How on earth do you do a winter trip to Iceland on hand luggage only?
I’m not gonna lie – it was tough figuring out how the heck we were going to fit everything we needed into one small backpack. We were literally the only people on our flight home who had done so, which has inspired this post even more, because why pay £25 each way to take a suitcase when you could save that for your awesome activities when you’re there?
Hand luggage has been made way harder because it’s become such a popular way to travel that budget airlines (easyJet, Ryanair, and in our case Play) are now charging for small suitcases to try and limit how many are being put into the overhead compartments. My standard hand luggage is my schoolbag-sized backpack which fits under the seats and therefore meets the new requirements. But it DOES mean even less space to play with.
So, here are a few tips:
- Wear layers on the plane. I was a bit worried I was going to be like Joey from Friends and consequently overheat on the plane, but it wasn’t actually that bad. Plus, once you’re actually on the plane, you can de-layer a bit. I wore leggings under jeans, and on my top half I wore a t shirt, long-sleeved thermal top, fleece and winter coat. I also had my gloves and hat in my coat pocket, and carried my scarf separately.

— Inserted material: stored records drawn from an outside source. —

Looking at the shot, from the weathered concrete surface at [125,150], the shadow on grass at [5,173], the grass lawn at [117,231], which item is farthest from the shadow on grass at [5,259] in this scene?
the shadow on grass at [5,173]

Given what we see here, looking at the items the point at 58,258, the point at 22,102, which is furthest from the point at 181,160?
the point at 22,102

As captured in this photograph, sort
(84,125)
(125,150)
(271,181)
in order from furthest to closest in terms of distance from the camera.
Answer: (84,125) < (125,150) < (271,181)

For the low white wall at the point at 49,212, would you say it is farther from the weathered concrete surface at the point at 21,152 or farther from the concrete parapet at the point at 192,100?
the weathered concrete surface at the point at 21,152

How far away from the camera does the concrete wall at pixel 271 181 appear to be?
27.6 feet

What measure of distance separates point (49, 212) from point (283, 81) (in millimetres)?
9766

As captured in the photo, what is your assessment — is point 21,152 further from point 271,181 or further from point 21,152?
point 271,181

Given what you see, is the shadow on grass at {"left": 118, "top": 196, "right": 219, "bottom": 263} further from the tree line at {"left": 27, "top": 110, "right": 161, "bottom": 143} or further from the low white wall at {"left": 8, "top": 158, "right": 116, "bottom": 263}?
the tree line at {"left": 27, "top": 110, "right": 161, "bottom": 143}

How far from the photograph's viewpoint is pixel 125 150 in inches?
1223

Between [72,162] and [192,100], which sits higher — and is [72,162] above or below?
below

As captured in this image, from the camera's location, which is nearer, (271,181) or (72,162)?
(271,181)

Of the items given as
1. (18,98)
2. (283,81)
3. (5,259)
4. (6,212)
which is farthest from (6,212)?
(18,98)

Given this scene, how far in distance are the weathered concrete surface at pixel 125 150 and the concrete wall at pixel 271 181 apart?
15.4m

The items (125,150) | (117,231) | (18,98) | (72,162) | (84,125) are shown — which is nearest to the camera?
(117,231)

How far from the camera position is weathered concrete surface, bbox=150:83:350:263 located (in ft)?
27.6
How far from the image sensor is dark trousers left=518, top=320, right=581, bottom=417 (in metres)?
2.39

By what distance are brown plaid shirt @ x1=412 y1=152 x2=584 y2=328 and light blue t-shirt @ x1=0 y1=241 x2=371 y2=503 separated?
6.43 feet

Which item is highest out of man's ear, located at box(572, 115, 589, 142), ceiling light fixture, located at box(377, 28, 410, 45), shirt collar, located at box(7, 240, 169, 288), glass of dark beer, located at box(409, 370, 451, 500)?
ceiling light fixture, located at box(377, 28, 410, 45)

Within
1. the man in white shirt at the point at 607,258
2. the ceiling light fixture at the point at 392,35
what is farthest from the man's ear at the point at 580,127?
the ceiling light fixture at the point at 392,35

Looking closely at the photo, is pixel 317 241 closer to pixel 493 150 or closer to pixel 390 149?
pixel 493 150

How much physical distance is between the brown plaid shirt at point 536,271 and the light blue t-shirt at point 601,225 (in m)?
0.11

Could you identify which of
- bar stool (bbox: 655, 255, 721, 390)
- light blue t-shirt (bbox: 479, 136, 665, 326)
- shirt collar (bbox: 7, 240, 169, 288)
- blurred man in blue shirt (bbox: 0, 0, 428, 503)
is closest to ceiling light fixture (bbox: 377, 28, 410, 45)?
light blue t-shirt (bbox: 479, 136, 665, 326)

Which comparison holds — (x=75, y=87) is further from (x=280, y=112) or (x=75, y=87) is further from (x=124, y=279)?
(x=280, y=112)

- ROLL ROLL ROLL! I *always* roll my clothes as it saves so much space vs simply folding them. My friend actually took this a step further by rolling specific outfits all together, which is a good idea. I mixed and matched a lot, but it did actually save her quite a bit of space.
- Pack underwear that needs to be thrown away. This is such a random tip, but it’s something I often do, and I mentioned it to my friend and it helped her out! If you’ve got a trip like this coming up and some of your underwear (and socks) is wearing out, keep them for the trip and you can wear them one last time before throwing it away, freeing up valuable space for souvenirs on the way back.
- Only pack what you really need. Both my friend and I wore absolutely everything in our backpacks (not at once!). I think it helps that both of us have done long-term travel which means we know what we will actually use. Cut back on hair products, only take one pair of shoes (I just had my hiking shoes), and pack versatile clothes that could be used on a hike or in a restaurant. I did take a couple of nicer jumpers so I didn’t just have my fleece. Unless you’re planning a super fancy meal, you won’t need anything else.
- Get a bag with good pockets. I LOVE my little backpack. It has two main pockets, a smaller front pocket, lots of little nooks in those pockets to fit other things into (like passport, cash and tickets you don’t want to lose), the two small side pockets, and a really useful but tiny top pocket. I use the tiny pocket for things like my travel adapter, nail clippers and hair ties. It’s the perfect hand luggage bag because it’s so easy to separate everything out – so I have most of my clothes in the biggest main pocket, underwear and laundry bag in the second one, and any smaller bits split between the other pockets. I bought my bag in Australia – it’s similar to this one.
- Get packing cubes. If you want to organise things even more, packing cubes are the best way to keep things together. I could have had one for my leggings and one for t shirts, or I could have put outfits together. I didn’t really feel the need to use them on this trip, but they could definitely come in handy if you’re struggling to organise your stuff.
We had SUCH a great trip, and to be honest it was all because of how well we planned it, from the timings of all our activities to what we packed.
Hopefully this post is genuinely useful to you if you’re planning a winter trip to Iceland!